Während sich auf der Bühne Dramen abspielen, ist der ausgeprägte Egoismus der angereisten Verwandtschaft offensichtlich und unverträglich. Neben mir die Mutter mit der dicken Oma, quatschen die ganze Zeit, während andere Kinder sich mehr recht als schlecht da vorne im halbdunkel abmühen. Bis die eigene Brut auf der Bildfläche erscheint und sich der Lächerlichkeit Preis gibt. Hier fordert man nun absolute Stille auch von den umliegend Sitzreihen, damit man (Frau) mit einem Iphone 5 ein verwackeltes, viel zu dunkles Video macht, das sich später niemand ansehen wird.

Neben der Kassiererin haben aber auch die Choreografen so ihre Vorurteile. Wer in der ersten Reihe in der Mitte tanzt ist klassisch gesehen hübsch, hübscher als die in der Reihe dahinter. Da zählt nicht die Leistung, da zahlt wohl Papa den Centerstage. Obwohl oft in ihren Darbietungen und Ausführungen zweitklassig stehen diese subventionierten Talente feist da, wo die weniger reichen, aber in ihren Bewegungsabläufen angenehm zu betrachtenden Schattenwesen, hingehören.

Die eigentliche Höhepunkt der Diskriminierung findet allerdings nicht beim HipHop statt - den haben ja eh Ausländer mit anderer Hautfarbe Salonfähig gemacht. Es ist das klassische, konservative Ballett. Während beim kläglichen Versuch, Schwanensee mit untalentierten blonden, hellhäutigen Püppchen zu interpretieren, ist Scheherazade der Pool in den man alle dunkelhäutigen, dunkelhaarige Mädchen gesteckt hat, natürlich auch die Tochter des Mannes, der vor mir das Ticket gekauft hat. Ein schwacher Trost - auch die können es nicht besser, dafür ein Hoch auf die eine Gesellschaft mit ihren Vorurteilen.

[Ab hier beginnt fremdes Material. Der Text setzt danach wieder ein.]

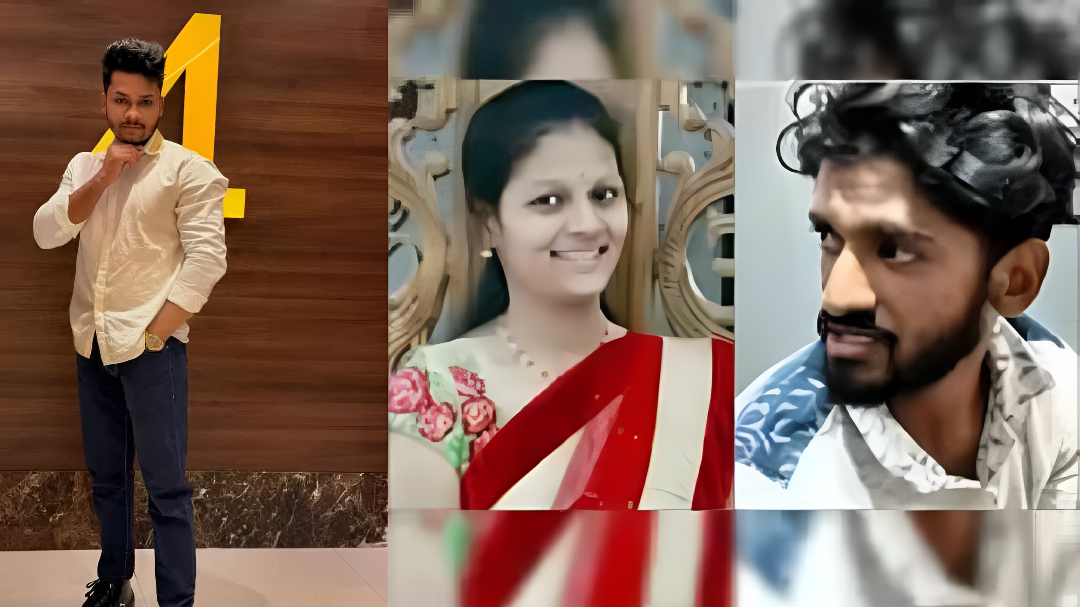 ಹುಬ್ಬಳ್ಳಿ ಪ್ರಕರಣಕ್ಕೆ ಹೊಸ ಟ್ವಿಸ್ಟ್: ನೇಹಾ ಹ*ಗೆ ಜಿಮ್ ಟ್ರೈನರ್ ಲಿಂಕ್?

In dieser Provinz wird dann schließlich jeder Tanzlehrer zum Maurice Bejart und verwechselt die 30m2 mit der ganz großen Showbühne. Warum um Gottes Willen schmeißen sich die Tanzwütigen immer wieder auf den Boden, wenn man schon ab der 2. Sitzreihe nix sehen kann, was unterhalb der Hüfte stattfindet?

Am Ende sind vermutlich trotzdem alle glücklich. Die die ihren Auftritt hinter sich gebracht haben, die Eltern und Großeltern die unglaublich stolz sind und sicherlich auch die Tanzlehrer und Choreografen, das sie soviel Elend nicht jeden Tag sehen müssen.